## 記事の一部:
____________________

「ザラ(ZARA)」はこのほど、これまで無料としていたオンラインストアの返送料金を、英国で1.95ポンド(約310円)と有料に変更した。日本でも、3月21日から有料となっており、自宅からの返品には490円の手数料がかかるとウェブサイトに記載されている。なお、「ザラ」の店舗や、指定のドロップポイントでの返品は引き続き無料だ。
「ザラ」の今回の変更をめぐってツイッター(TWITTER)では、ヨーロッパ圏を中心に消費者から不満の声が上がっている。返送料金の有料化に対するものに加えて、サイジングに関する指摘が多発した。ツイートの中には、「一貫性のないサイジングが原因」「サイズ感を均一にしてくれれば、そもそも返品しないで済むだろう」「サイジングがめちゃくちゃなので、『ザラ』で洋服を買うときはいくつか買う必要がある」という投稿が見られた。ほかにも、「障害のある人はオンラインでの買い物が必須。それなのに無料で返品ができないのは残念」「返品のために長蛇の列に並ぶくらいなら手数料を払う方がマシ」といった意見がある。
配達サービスを提供するNシフト(NSHIFT)によると、1件の返品手続きにつき、小売業者はおよそ20ポンド(約3100円)の費用を負担しており、オンラインで購入した商品の内、3品に1品は返品されているという。ヨーロッパでは特に、返品することを前提に複数の商品を購入するケースも多い。ある業界関係者は、「返送料金を課すことでより慎重かつサステナブルな購買につながり、包装紙の無駄を減らす意識づけがされていく可能性がある」と語る。

____________________

## 課題:
• A. ザラの返品手数料の記事を、「配達サービスを提供するNシフ」がある所から「ていく可能性がある」と語る。」までの範囲で書き直してください。その際、「小売業者」を「販売店」に置き換えてください。
• B. ザラの返品手数料の記事の、最後の文より後に続く部分を書いてください。

## 資料の抜粋:
____________________

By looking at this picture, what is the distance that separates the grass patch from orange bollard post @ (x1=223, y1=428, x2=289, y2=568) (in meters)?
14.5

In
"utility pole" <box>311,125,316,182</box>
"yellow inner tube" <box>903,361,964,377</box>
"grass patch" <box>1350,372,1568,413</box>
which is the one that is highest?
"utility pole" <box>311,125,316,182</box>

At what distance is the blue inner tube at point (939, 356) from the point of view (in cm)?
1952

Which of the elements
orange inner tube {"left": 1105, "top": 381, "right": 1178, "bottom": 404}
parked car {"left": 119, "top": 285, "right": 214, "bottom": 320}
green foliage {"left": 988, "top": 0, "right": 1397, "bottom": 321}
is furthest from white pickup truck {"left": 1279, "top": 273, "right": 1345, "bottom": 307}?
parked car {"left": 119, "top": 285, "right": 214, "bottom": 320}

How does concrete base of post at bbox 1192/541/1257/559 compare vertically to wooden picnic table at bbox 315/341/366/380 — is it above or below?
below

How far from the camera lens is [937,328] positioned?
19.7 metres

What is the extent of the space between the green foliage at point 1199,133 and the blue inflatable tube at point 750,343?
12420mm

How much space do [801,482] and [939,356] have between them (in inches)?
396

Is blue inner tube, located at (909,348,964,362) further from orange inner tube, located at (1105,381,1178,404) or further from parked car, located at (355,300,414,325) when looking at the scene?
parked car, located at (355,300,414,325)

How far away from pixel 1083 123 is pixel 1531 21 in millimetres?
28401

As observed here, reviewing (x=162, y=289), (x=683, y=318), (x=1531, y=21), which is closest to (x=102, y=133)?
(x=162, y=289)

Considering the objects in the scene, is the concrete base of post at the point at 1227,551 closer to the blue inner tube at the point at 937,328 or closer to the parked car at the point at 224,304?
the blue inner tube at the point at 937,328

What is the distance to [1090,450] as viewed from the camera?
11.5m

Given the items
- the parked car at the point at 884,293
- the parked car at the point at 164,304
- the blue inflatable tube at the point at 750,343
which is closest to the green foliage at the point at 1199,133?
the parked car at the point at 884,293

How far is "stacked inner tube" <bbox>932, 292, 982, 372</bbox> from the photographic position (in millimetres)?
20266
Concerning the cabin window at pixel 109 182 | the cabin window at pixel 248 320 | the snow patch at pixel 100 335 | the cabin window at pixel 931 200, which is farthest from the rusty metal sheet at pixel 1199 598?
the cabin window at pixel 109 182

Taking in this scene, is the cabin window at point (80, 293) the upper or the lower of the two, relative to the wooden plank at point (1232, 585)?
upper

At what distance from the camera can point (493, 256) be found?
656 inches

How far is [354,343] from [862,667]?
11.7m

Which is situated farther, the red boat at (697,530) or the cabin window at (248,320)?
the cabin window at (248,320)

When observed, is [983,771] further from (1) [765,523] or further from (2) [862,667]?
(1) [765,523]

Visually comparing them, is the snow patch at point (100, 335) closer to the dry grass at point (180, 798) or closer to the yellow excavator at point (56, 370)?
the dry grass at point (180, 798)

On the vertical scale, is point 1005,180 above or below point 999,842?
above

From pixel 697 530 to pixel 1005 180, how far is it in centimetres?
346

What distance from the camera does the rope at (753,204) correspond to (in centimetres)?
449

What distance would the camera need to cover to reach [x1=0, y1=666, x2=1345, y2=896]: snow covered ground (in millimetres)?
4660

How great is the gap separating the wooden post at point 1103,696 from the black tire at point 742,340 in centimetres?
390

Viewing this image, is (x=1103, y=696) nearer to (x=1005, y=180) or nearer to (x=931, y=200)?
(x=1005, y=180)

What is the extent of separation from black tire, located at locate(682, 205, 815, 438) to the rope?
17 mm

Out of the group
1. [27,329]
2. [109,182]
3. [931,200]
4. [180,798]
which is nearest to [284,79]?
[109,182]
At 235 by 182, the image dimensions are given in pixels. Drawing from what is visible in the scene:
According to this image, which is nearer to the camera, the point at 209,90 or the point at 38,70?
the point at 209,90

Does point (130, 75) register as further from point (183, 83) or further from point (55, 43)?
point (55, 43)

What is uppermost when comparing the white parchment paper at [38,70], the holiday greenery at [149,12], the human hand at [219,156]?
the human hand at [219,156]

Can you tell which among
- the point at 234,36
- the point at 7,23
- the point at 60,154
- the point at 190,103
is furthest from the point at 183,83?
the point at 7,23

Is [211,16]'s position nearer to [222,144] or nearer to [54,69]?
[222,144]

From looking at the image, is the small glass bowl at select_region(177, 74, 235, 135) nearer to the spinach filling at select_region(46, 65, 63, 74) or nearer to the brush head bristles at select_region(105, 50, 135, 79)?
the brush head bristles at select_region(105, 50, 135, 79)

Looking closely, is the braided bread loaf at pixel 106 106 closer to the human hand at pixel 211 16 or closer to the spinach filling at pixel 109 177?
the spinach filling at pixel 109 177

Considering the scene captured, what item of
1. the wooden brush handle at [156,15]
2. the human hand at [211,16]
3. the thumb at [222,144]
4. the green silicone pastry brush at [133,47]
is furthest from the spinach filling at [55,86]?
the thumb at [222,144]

____________________

## 解答:
• A.
配達サービスを提供するNシフト(NSHIFT)によると、1件の返品手続きにつき、販売店はおよそ20ポンド(約3100円)の費用を負担しており、オンラインで購入した商品の内、3品に1品は返品されているという。ヨーロッパでは特に、返品することを前提に複数の商品を購入するケースも多い。ある業界関係者は、「返送料金を課すことでより慎重かつサステナブルな購買につながり、包装紙の無駄を減らす意識づけがされていく可能性がある」と語る。

• B.
「ユニクロ(UNIQLO)」は2021年3月に返品手続きの条件を変更し、注文間違いやイメージ違い、サイズ違いなど、ブランド側の不備以外の場合の返品の際は、返送料金を購入者負担としている。中国でスタートし、200以上の国・地域でサービスを提供するECブランド「シーイン(SHEIN)」は、初回購入者に限定して返品・交換を無料に。その後は、返品の際の送料は購入者の負担となっている。英アパレルECを運営するエイソス(ASOS)はウェブサイトにて、「返送料は負担しない」と明記しており、送料相当額を返金額から差し引いた金額で返品手続きを行う。
元小売りアナリストで今はコンサルタントとして業界に精通するウォルター・ローブ(Walter Loeb)は、「消費者は送料が無料であることに慣れているが、小売業者の多くはコストカットのため、送料を購入者が負担するべきだと考え始めている。新型コロナウイルスのパンデミックが始まったばかりのころに送料を無料したリテーラーは多いが、今はもうパンデミックも終わりを迎えている。オンラインストアで利益を上げることがより重要になっている」と述べた。米百貨店のノードストローム(NORDSTROM)やメイシーズ(MACY’S)では引き続き返送料を無料にしているが、ローブ=コンサルタントは「オンラインストアの運営にかかるコストをどれだけ抑えられるかがビジネスにとっては重要だ」と説明した。